Methods: We analyzed 14.9 million live births using National Health Statistics linked birth-death files from years 2000 –2003. CHD deaths in the first year of life were identified by grouped infant mortality codes. Subgroups were defined by GA. Death rate was calculated using CHD deaths and all live births. A regression based analysis of variance model assessed the relationship between GA and log transformed CHD death rate, adjusting for birth year. Post-hoc comparisons were conducted using Tukey HSD technique.
Results: 4736 CHD deaths occurred in infants born 34 to 40 wks GA (75% of all infant CHD deaths). Death rate decreased with each successive week of GA (R2 = 0.97).
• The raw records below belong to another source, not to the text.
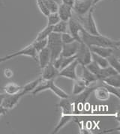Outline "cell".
Segmentation results:
<instances>
[{
	"instance_id": "1",
	"label": "cell",
	"mask_w": 120,
	"mask_h": 134,
	"mask_svg": "<svg viewBox=\"0 0 120 134\" xmlns=\"http://www.w3.org/2000/svg\"><path fill=\"white\" fill-rule=\"evenodd\" d=\"M80 39L83 43L87 45L88 47H105L115 49H119V41L111 39L102 35L101 34L98 35H92L85 29H83L80 32Z\"/></svg>"
},
{
	"instance_id": "2",
	"label": "cell",
	"mask_w": 120,
	"mask_h": 134,
	"mask_svg": "<svg viewBox=\"0 0 120 134\" xmlns=\"http://www.w3.org/2000/svg\"><path fill=\"white\" fill-rule=\"evenodd\" d=\"M62 42L61 40V34L51 32L47 38V48L50 52L51 62L61 55L62 49Z\"/></svg>"
},
{
	"instance_id": "3",
	"label": "cell",
	"mask_w": 120,
	"mask_h": 134,
	"mask_svg": "<svg viewBox=\"0 0 120 134\" xmlns=\"http://www.w3.org/2000/svg\"><path fill=\"white\" fill-rule=\"evenodd\" d=\"M93 12H94V7L91 8L87 14H86V17L84 16H78L79 18L77 19L81 23L84 29L89 32V34L98 35L101 33L99 32L98 29V27L96 26V23L95 21L94 16H93Z\"/></svg>"
},
{
	"instance_id": "4",
	"label": "cell",
	"mask_w": 120,
	"mask_h": 134,
	"mask_svg": "<svg viewBox=\"0 0 120 134\" xmlns=\"http://www.w3.org/2000/svg\"><path fill=\"white\" fill-rule=\"evenodd\" d=\"M76 60L78 62L79 65H87L92 61V52L89 47L82 41L80 43V46L76 53Z\"/></svg>"
},
{
	"instance_id": "5",
	"label": "cell",
	"mask_w": 120,
	"mask_h": 134,
	"mask_svg": "<svg viewBox=\"0 0 120 134\" xmlns=\"http://www.w3.org/2000/svg\"><path fill=\"white\" fill-rule=\"evenodd\" d=\"M93 0H75L73 11L77 16H83L94 7Z\"/></svg>"
},
{
	"instance_id": "6",
	"label": "cell",
	"mask_w": 120,
	"mask_h": 134,
	"mask_svg": "<svg viewBox=\"0 0 120 134\" xmlns=\"http://www.w3.org/2000/svg\"><path fill=\"white\" fill-rule=\"evenodd\" d=\"M26 94L23 91H22V89L19 93L15 94L9 95V94H6V96L4 97L2 103V107H3L8 111L11 110L14 107H16L18 103L20 102V100H21V98Z\"/></svg>"
},
{
	"instance_id": "7",
	"label": "cell",
	"mask_w": 120,
	"mask_h": 134,
	"mask_svg": "<svg viewBox=\"0 0 120 134\" xmlns=\"http://www.w3.org/2000/svg\"><path fill=\"white\" fill-rule=\"evenodd\" d=\"M68 28L69 29V33L72 35V37L78 42H81L80 39V32L84 28L81 24V23L76 18L73 16L68 22Z\"/></svg>"
},
{
	"instance_id": "8",
	"label": "cell",
	"mask_w": 120,
	"mask_h": 134,
	"mask_svg": "<svg viewBox=\"0 0 120 134\" xmlns=\"http://www.w3.org/2000/svg\"><path fill=\"white\" fill-rule=\"evenodd\" d=\"M79 65L78 62L76 59L72 62L71 64L66 66V68H62L59 72V76L65 77L67 79H69L71 80H75L78 78V75L77 73V68Z\"/></svg>"
},
{
	"instance_id": "9",
	"label": "cell",
	"mask_w": 120,
	"mask_h": 134,
	"mask_svg": "<svg viewBox=\"0 0 120 134\" xmlns=\"http://www.w3.org/2000/svg\"><path fill=\"white\" fill-rule=\"evenodd\" d=\"M57 107L61 109L62 115H74L75 113V106L74 103L72 100L71 96L68 98L62 99Z\"/></svg>"
},
{
	"instance_id": "10",
	"label": "cell",
	"mask_w": 120,
	"mask_h": 134,
	"mask_svg": "<svg viewBox=\"0 0 120 134\" xmlns=\"http://www.w3.org/2000/svg\"><path fill=\"white\" fill-rule=\"evenodd\" d=\"M37 54L38 53L36 52L35 49L34 48L32 43L28 45L26 47H25L24 48H23L22 49H20L17 52H14L12 53L9 54V55L11 56V59L15 58L17 56H20V55H25V56H28L30 57L34 60L37 59Z\"/></svg>"
},
{
	"instance_id": "11",
	"label": "cell",
	"mask_w": 120,
	"mask_h": 134,
	"mask_svg": "<svg viewBox=\"0 0 120 134\" xmlns=\"http://www.w3.org/2000/svg\"><path fill=\"white\" fill-rule=\"evenodd\" d=\"M41 78L45 80H55L57 76H59V70H57L52 62H50L49 64H47L44 68L41 69Z\"/></svg>"
},
{
	"instance_id": "12",
	"label": "cell",
	"mask_w": 120,
	"mask_h": 134,
	"mask_svg": "<svg viewBox=\"0 0 120 134\" xmlns=\"http://www.w3.org/2000/svg\"><path fill=\"white\" fill-rule=\"evenodd\" d=\"M80 43L77 41L70 43L62 44V49L61 52V56L62 57H70L75 55L78 50Z\"/></svg>"
},
{
	"instance_id": "13",
	"label": "cell",
	"mask_w": 120,
	"mask_h": 134,
	"mask_svg": "<svg viewBox=\"0 0 120 134\" xmlns=\"http://www.w3.org/2000/svg\"><path fill=\"white\" fill-rule=\"evenodd\" d=\"M57 13L59 14L60 20L68 22V20L73 16V8L71 6L60 3L58 7Z\"/></svg>"
},
{
	"instance_id": "14",
	"label": "cell",
	"mask_w": 120,
	"mask_h": 134,
	"mask_svg": "<svg viewBox=\"0 0 120 134\" xmlns=\"http://www.w3.org/2000/svg\"><path fill=\"white\" fill-rule=\"evenodd\" d=\"M37 59L39 62V66L42 69L44 67L51 62V58H50V52L47 47H44L41 50L38 52L37 54Z\"/></svg>"
},
{
	"instance_id": "15",
	"label": "cell",
	"mask_w": 120,
	"mask_h": 134,
	"mask_svg": "<svg viewBox=\"0 0 120 134\" xmlns=\"http://www.w3.org/2000/svg\"><path fill=\"white\" fill-rule=\"evenodd\" d=\"M80 66H81V75L80 78L84 81L88 86H90L92 83H95L98 80L97 76L94 75L92 72L88 70L86 66L84 65H80Z\"/></svg>"
},
{
	"instance_id": "16",
	"label": "cell",
	"mask_w": 120,
	"mask_h": 134,
	"mask_svg": "<svg viewBox=\"0 0 120 134\" xmlns=\"http://www.w3.org/2000/svg\"><path fill=\"white\" fill-rule=\"evenodd\" d=\"M91 52L96 53L104 57L107 58L112 54L115 53L116 51H119V49H115L110 48V47H89Z\"/></svg>"
},
{
	"instance_id": "17",
	"label": "cell",
	"mask_w": 120,
	"mask_h": 134,
	"mask_svg": "<svg viewBox=\"0 0 120 134\" xmlns=\"http://www.w3.org/2000/svg\"><path fill=\"white\" fill-rule=\"evenodd\" d=\"M47 90H50L53 94H55L58 97L61 99L68 98L70 96L68 93H66L64 90H62L61 88L56 85L54 80H48V86H47Z\"/></svg>"
},
{
	"instance_id": "18",
	"label": "cell",
	"mask_w": 120,
	"mask_h": 134,
	"mask_svg": "<svg viewBox=\"0 0 120 134\" xmlns=\"http://www.w3.org/2000/svg\"><path fill=\"white\" fill-rule=\"evenodd\" d=\"M93 91H94V94H95V98L98 100L107 101L110 97V94L104 86H96Z\"/></svg>"
},
{
	"instance_id": "19",
	"label": "cell",
	"mask_w": 120,
	"mask_h": 134,
	"mask_svg": "<svg viewBox=\"0 0 120 134\" xmlns=\"http://www.w3.org/2000/svg\"><path fill=\"white\" fill-rule=\"evenodd\" d=\"M73 81H74V84H73V87H72V94L73 95H77V94H80L89 86L79 76L75 80Z\"/></svg>"
},
{
	"instance_id": "20",
	"label": "cell",
	"mask_w": 120,
	"mask_h": 134,
	"mask_svg": "<svg viewBox=\"0 0 120 134\" xmlns=\"http://www.w3.org/2000/svg\"><path fill=\"white\" fill-rule=\"evenodd\" d=\"M74 118V115H62L60 117L59 121L56 126L53 129L52 133H57L60 130L63 128L67 124H68Z\"/></svg>"
},
{
	"instance_id": "21",
	"label": "cell",
	"mask_w": 120,
	"mask_h": 134,
	"mask_svg": "<svg viewBox=\"0 0 120 134\" xmlns=\"http://www.w3.org/2000/svg\"><path fill=\"white\" fill-rule=\"evenodd\" d=\"M3 91L6 92V94H15L19 93L22 89V86L17 85L15 82H8L6 86L1 88Z\"/></svg>"
},
{
	"instance_id": "22",
	"label": "cell",
	"mask_w": 120,
	"mask_h": 134,
	"mask_svg": "<svg viewBox=\"0 0 120 134\" xmlns=\"http://www.w3.org/2000/svg\"><path fill=\"white\" fill-rule=\"evenodd\" d=\"M101 81L104 84H106V85L116 87V88H120V74L110 76L108 77L103 79Z\"/></svg>"
},
{
	"instance_id": "23",
	"label": "cell",
	"mask_w": 120,
	"mask_h": 134,
	"mask_svg": "<svg viewBox=\"0 0 120 134\" xmlns=\"http://www.w3.org/2000/svg\"><path fill=\"white\" fill-rule=\"evenodd\" d=\"M119 74V73H118L112 67L107 66V67L104 68H101V72H100V74H99V75L98 76V80H102L103 79L106 78V77H108L110 76L114 75V74Z\"/></svg>"
},
{
	"instance_id": "24",
	"label": "cell",
	"mask_w": 120,
	"mask_h": 134,
	"mask_svg": "<svg viewBox=\"0 0 120 134\" xmlns=\"http://www.w3.org/2000/svg\"><path fill=\"white\" fill-rule=\"evenodd\" d=\"M107 60L108 62L109 66L112 67L113 68H114L118 73H119L120 71V62L119 58V56H117L115 53L112 54L111 55H110L109 57L107 58Z\"/></svg>"
},
{
	"instance_id": "25",
	"label": "cell",
	"mask_w": 120,
	"mask_h": 134,
	"mask_svg": "<svg viewBox=\"0 0 120 134\" xmlns=\"http://www.w3.org/2000/svg\"><path fill=\"white\" fill-rule=\"evenodd\" d=\"M42 80L41 77H39L38 79L32 81L30 82H29L27 84H26L24 86L22 87V91H23L26 94L29 93H32V91L36 88V86L39 84V82Z\"/></svg>"
},
{
	"instance_id": "26",
	"label": "cell",
	"mask_w": 120,
	"mask_h": 134,
	"mask_svg": "<svg viewBox=\"0 0 120 134\" xmlns=\"http://www.w3.org/2000/svg\"><path fill=\"white\" fill-rule=\"evenodd\" d=\"M68 29V22L62 21V20H60L56 24H55L54 26H53V32L59 33V34L67 32Z\"/></svg>"
},
{
	"instance_id": "27",
	"label": "cell",
	"mask_w": 120,
	"mask_h": 134,
	"mask_svg": "<svg viewBox=\"0 0 120 134\" xmlns=\"http://www.w3.org/2000/svg\"><path fill=\"white\" fill-rule=\"evenodd\" d=\"M92 58L93 62H95L96 64H98L101 68H104L107 66H109L107 59L99 55L98 54L92 53Z\"/></svg>"
},
{
	"instance_id": "28",
	"label": "cell",
	"mask_w": 120,
	"mask_h": 134,
	"mask_svg": "<svg viewBox=\"0 0 120 134\" xmlns=\"http://www.w3.org/2000/svg\"><path fill=\"white\" fill-rule=\"evenodd\" d=\"M53 32V26H48L47 25L44 27V29L38 33L36 36L35 39L34 41H38V40H42V39H45V38H48L50 34Z\"/></svg>"
},
{
	"instance_id": "29",
	"label": "cell",
	"mask_w": 120,
	"mask_h": 134,
	"mask_svg": "<svg viewBox=\"0 0 120 134\" xmlns=\"http://www.w3.org/2000/svg\"><path fill=\"white\" fill-rule=\"evenodd\" d=\"M43 2L50 13L57 12L59 4L56 2H55L54 0H43Z\"/></svg>"
},
{
	"instance_id": "30",
	"label": "cell",
	"mask_w": 120,
	"mask_h": 134,
	"mask_svg": "<svg viewBox=\"0 0 120 134\" xmlns=\"http://www.w3.org/2000/svg\"><path fill=\"white\" fill-rule=\"evenodd\" d=\"M86 68H87L88 70H89L90 72H92L93 74L96 76L97 78H98V75H99V74L101 72V68L98 64H96L95 62L92 61L89 64L86 65Z\"/></svg>"
},
{
	"instance_id": "31",
	"label": "cell",
	"mask_w": 120,
	"mask_h": 134,
	"mask_svg": "<svg viewBox=\"0 0 120 134\" xmlns=\"http://www.w3.org/2000/svg\"><path fill=\"white\" fill-rule=\"evenodd\" d=\"M32 45L34 47V48L35 49L36 52L38 53L40 50H41L42 49H44L47 46V38L38 40V41H33Z\"/></svg>"
},
{
	"instance_id": "32",
	"label": "cell",
	"mask_w": 120,
	"mask_h": 134,
	"mask_svg": "<svg viewBox=\"0 0 120 134\" xmlns=\"http://www.w3.org/2000/svg\"><path fill=\"white\" fill-rule=\"evenodd\" d=\"M47 25L48 26H54L58 22L60 21V18L57 12L54 13H50L47 16Z\"/></svg>"
},
{
	"instance_id": "33",
	"label": "cell",
	"mask_w": 120,
	"mask_h": 134,
	"mask_svg": "<svg viewBox=\"0 0 120 134\" xmlns=\"http://www.w3.org/2000/svg\"><path fill=\"white\" fill-rule=\"evenodd\" d=\"M103 86L106 88V89L109 91V93L110 94V95H113L115 96L117 99H119L120 98V88H116V87H113V86H108V85H106L104 84Z\"/></svg>"
},
{
	"instance_id": "34",
	"label": "cell",
	"mask_w": 120,
	"mask_h": 134,
	"mask_svg": "<svg viewBox=\"0 0 120 134\" xmlns=\"http://www.w3.org/2000/svg\"><path fill=\"white\" fill-rule=\"evenodd\" d=\"M61 40H62V42L63 44L72 43L74 41H76L74 38L72 37L71 34L68 33V32H65V33L61 34Z\"/></svg>"
},
{
	"instance_id": "35",
	"label": "cell",
	"mask_w": 120,
	"mask_h": 134,
	"mask_svg": "<svg viewBox=\"0 0 120 134\" xmlns=\"http://www.w3.org/2000/svg\"><path fill=\"white\" fill-rule=\"evenodd\" d=\"M36 2H37V5H38V9H39V11H41V13L44 16H47L50 14V12L47 9L46 6L44 5V2H43V0H36Z\"/></svg>"
},
{
	"instance_id": "36",
	"label": "cell",
	"mask_w": 120,
	"mask_h": 134,
	"mask_svg": "<svg viewBox=\"0 0 120 134\" xmlns=\"http://www.w3.org/2000/svg\"><path fill=\"white\" fill-rule=\"evenodd\" d=\"M76 59V55L74 56H70V57H62V64H61V67H60L59 70H61L62 68H66V66H68V64H70Z\"/></svg>"
},
{
	"instance_id": "37",
	"label": "cell",
	"mask_w": 120,
	"mask_h": 134,
	"mask_svg": "<svg viewBox=\"0 0 120 134\" xmlns=\"http://www.w3.org/2000/svg\"><path fill=\"white\" fill-rule=\"evenodd\" d=\"M3 74H4V76L7 79H11L14 76V72L10 68H5L3 70Z\"/></svg>"
},
{
	"instance_id": "38",
	"label": "cell",
	"mask_w": 120,
	"mask_h": 134,
	"mask_svg": "<svg viewBox=\"0 0 120 134\" xmlns=\"http://www.w3.org/2000/svg\"><path fill=\"white\" fill-rule=\"evenodd\" d=\"M74 2H75V0H61V3L65 4L66 5L71 6L72 8L74 6Z\"/></svg>"
},
{
	"instance_id": "39",
	"label": "cell",
	"mask_w": 120,
	"mask_h": 134,
	"mask_svg": "<svg viewBox=\"0 0 120 134\" xmlns=\"http://www.w3.org/2000/svg\"><path fill=\"white\" fill-rule=\"evenodd\" d=\"M10 59H11V58L9 55H7L6 56L2 57V58H0V64H2V63L8 61V60H10Z\"/></svg>"
},
{
	"instance_id": "40",
	"label": "cell",
	"mask_w": 120,
	"mask_h": 134,
	"mask_svg": "<svg viewBox=\"0 0 120 134\" xmlns=\"http://www.w3.org/2000/svg\"><path fill=\"white\" fill-rule=\"evenodd\" d=\"M7 113H8V110L6 109L3 107L0 106V116L1 115H6Z\"/></svg>"
},
{
	"instance_id": "41",
	"label": "cell",
	"mask_w": 120,
	"mask_h": 134,
	"mask_svg": "<svg viewBox=\"0 0 120 134\" xmlns=\"http://www.w3.org/2000/svg\"><path fill=\"white\" fill-rule=\"evenodd\" d=\"M5 96H6V94H0V106H2V103Z\"/></svg>"
},
{
	"instance_id": "42",
	"label": "cell",
	"mask_w": 120,
	"mask_h": 134,
	"mask_svg": "<svg viewBox=\"0 0 120 134\" xmlns=\"http://www.w3.org/2000/svg\"><path fill=\"white\" fill-rule=\"evenodd\" d=\"M0 8H5V2H4V0H0Z\"/></svg>"
},
{
	"instance_id": "43",
	"label": "cell",
	"mask_w": 120,
	"mask_h": 134,
	"mask_svg": "<svg viewBox=\"0 0 120 134\" xmlns=\"http://www.w3.org/2000/svg\"><path fill=\"white\" fill-rule=\"evenodd\" d=\"M101 1H102V0H93V4H94V5H95L96 4H98V2H100Z\"/></svg>"
},
{
	"instance_id": "44",
	"label": "cell",
	"mask_w": 120,
	"mask_h": 134,
	"mask_svg": "<svg viewBox=\"0 0 120 134\" xmlns=\"http://www.w3.org/2000/svg\"><path fill=\"white\" fill-rule=\"evenodd\" d=\"M55 2H57V3H58V4H59V5L60 3H61V0H54Z\"/></svg>"
}]
</instances>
Pairwise comparisons for 1 week GA intervals varied in significance (p = 0.02 to 0.23) All 2 week GA intervals were highly significant (p <.0002) after comparing death rates (per 100,000 live births) of 125, 72, 40, and 24 across GA of 34, 36, 38 and 40 wks, respectively.
Conclusions: GA and CHD infant death rate maintain a significant negative linear relationship up to 40 wks. These data challenge our understanding of how the final wks of pregnancy impact CHD outcomes. Such findings could change perinatal management strategies and postnatal risk assessment.